REQUIRED WORK:
A. Rewrite the records from the line containing "In the scene, which is" through the end of the records, putting "pear" in place of "banana bunch" and leaving everything else unchanged.
B. Carry on the passage about the Jewish religious heritage in Europe, starting after its final sentence.

PASSAGE GIVEN:
···

The Jewish Religious Heritage in Europe: Value and Preservation

The Jewish Religious Heritage in Europe: Value and Preservation

by Sergey R. Kravtsov*

The Jewish religious heritage, like any other cultural heritage, is a legacy of physical artefacts and intangible attributes that are inherited from past generations, maintained in the present, and bestowed for the benefit of future generations. The relationship between the physical objects, which often include important artefacts, and their intangible though meaningful attributes, by and large determines the value of the heritage and the need to ensure its sustainability over long periods of time.

Insofar as Jewish sacred buildings and sites are concerned, their types are specified as synagogues of various kinds, ritual baths, cemeteries, and funerary ritual buildings. Jewish sacred edifices—when active—feature a composition of movable and immovable objects, interconnected by respective ceremonial roles and bearing manifold cultural meanings. These meanings, expressed in iconic shapes and evocative inscriptions, integrate ceremonial objects and architectural forms into the religious context of Judaism, anchoring and positioning them within the history of the Jewish people. Moreover, objects often bear the names of their donors, commemorating them and their family members, and facilitate recollection during memorial events. All these means contribute to the artistic value of objects: they assemble the movable and immovable objects into a Jewish sacred place and a place of memory. This ensemble is further enriched by documented and legendary narratives, personal and family reminiscences, artistic and photographic depictions, belles lettres, and other forms of reflection. No less important is the role played by Jewish sacred buildings in the European cityscape. All these determine the value of the Jewish cultural heritage and bring forth the need for its protection. The Jewish community and the majority society should be aware of this need.

···

A block of data:
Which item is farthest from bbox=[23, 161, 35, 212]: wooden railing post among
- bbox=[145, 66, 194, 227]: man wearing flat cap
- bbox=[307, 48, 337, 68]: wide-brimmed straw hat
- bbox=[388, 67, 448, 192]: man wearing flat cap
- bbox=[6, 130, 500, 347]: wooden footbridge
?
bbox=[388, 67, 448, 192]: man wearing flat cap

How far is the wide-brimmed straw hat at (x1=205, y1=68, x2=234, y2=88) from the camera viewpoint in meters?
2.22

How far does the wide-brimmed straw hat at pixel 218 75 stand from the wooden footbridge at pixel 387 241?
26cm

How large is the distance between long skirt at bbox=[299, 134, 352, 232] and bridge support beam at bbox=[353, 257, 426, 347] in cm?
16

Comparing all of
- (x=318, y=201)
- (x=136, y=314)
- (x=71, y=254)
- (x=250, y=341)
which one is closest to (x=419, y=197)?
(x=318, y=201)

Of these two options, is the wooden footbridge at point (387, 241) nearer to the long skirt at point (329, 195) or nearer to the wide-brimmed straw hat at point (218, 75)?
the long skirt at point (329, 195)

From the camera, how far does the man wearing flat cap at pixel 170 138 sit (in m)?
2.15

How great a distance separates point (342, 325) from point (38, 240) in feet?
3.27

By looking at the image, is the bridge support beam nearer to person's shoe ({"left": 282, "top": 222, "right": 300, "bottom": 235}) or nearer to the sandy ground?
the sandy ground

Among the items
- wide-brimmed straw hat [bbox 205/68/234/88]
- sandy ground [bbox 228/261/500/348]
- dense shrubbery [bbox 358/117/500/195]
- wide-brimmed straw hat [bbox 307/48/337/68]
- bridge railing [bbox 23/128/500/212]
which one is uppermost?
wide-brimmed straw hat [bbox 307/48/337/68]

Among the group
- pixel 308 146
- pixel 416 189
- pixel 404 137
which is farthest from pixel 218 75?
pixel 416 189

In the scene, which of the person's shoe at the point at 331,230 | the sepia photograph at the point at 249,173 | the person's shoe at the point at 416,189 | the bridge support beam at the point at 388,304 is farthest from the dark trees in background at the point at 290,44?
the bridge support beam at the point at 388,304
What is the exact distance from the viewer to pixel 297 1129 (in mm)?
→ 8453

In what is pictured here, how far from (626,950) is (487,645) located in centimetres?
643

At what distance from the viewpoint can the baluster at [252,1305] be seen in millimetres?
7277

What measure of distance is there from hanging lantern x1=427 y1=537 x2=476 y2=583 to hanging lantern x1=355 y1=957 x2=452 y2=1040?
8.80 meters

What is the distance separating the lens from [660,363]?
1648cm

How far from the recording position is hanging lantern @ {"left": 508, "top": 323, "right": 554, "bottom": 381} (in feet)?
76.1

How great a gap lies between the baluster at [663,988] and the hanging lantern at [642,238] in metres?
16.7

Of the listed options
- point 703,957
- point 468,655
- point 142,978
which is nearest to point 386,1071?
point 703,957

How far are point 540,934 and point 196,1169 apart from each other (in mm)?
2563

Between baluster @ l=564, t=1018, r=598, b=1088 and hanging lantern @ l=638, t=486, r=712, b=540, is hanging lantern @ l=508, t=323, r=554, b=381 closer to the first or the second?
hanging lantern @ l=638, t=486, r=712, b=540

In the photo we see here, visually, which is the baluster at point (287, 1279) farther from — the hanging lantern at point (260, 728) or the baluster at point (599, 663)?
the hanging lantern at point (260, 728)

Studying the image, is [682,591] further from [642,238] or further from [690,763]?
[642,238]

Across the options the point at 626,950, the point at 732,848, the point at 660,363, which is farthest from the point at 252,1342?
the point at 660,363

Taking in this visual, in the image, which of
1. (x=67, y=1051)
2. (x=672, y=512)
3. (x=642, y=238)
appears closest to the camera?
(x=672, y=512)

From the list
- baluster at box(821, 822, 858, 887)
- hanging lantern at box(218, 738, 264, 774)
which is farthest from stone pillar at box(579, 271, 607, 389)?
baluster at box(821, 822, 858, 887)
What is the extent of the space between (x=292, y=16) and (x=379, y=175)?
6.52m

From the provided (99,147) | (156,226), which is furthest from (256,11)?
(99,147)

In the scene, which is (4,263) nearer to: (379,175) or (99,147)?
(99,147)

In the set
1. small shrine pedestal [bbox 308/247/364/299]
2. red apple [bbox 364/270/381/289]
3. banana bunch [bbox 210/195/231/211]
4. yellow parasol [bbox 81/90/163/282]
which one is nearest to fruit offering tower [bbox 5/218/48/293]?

···

ANSWER LIST:
A.
In the scene, which is (4,263) nearer to: (379,175) or (99,147)?
(99,147)

In the set
1. small shrine pedestal [bbox 308/247/364/299]
2. red apple [bbox 364/270/381/289]
3. pear [bbox 210/195/231/211]
4. yellow parasol [bbox 81/90/163/282]
which one is nearest to fruit offering tower [bbox 5/218/48/293]?

B.
The Jewish heritage features a vast variety of forms, trends, and styles based on liturgical, traditional, cultural, and artistic diversities across Europe, on capabilities of particular communities and their constituent groups. Historical divisions between Sephardi and Ashkenazi Jews, between Polish Jews and the so-called Litvaks, between the followers of the traditional Ashkenazi rite and the Hasidic denominations, between Reform Jews and Orthodox traditionalists, between Jewish groups of ancient origins such as the Romaniotes in Greece and their Jewish brethren of other descents—all these influence the richness of the multifaceted Jewish heritage in which every gem is a treasure for all.

Due to diverse historical paths travelled by European Jewish communities, not every community or group can develop and maintain its heritage with the same degree of success. The Sephardi Jews, expelled in the late fifteenth century from the Iberian Peninsula, built magnificent synagogues in Italy, the Netherlands, England, and the Balkans, while their achievements in the Polish-Lithuanian Commonwealth were far less impressive. The Jews fleeing to Amsterdam from the territory of present-day Ukraine in the mid-seventeenth century were initially seen by their Sephardi brethren as impoverished ‘Polacos’; nevertheless, they united with other Ashkenazi groups to create there prosperous communities possessing monumental synagogues. Reform Judaism, that originated in a secularly educated elite in Germany in the late eighteenth century, in one century became the mainstream among the Jewry of Bohemia and Moravia. Hasidism, once a ‘malicious sect’ in the eyes of the Austrian and Russian authorities, has attained an ultimate popularity throughout the Jewish world during almost three centuries of its history.

The impact of these developments, as well as of less influential historical events formative to the Jewish heritage, was incomparably overwhelmed by the Second World War. Starting with the Kristallnacht of 1938, Jewish sacred buildings were massively desecrated, looted, burned down, destroyed, sold to the ‘Arians’, or disassembled. This practice was spread throughout other European countries by the initially victorious Nazis and their allies; moreover, it complemented the extermination of the Jewish people. This barbarian action had a tragic impact on the Jewish heritage in countries under the control of the Nazi coalition.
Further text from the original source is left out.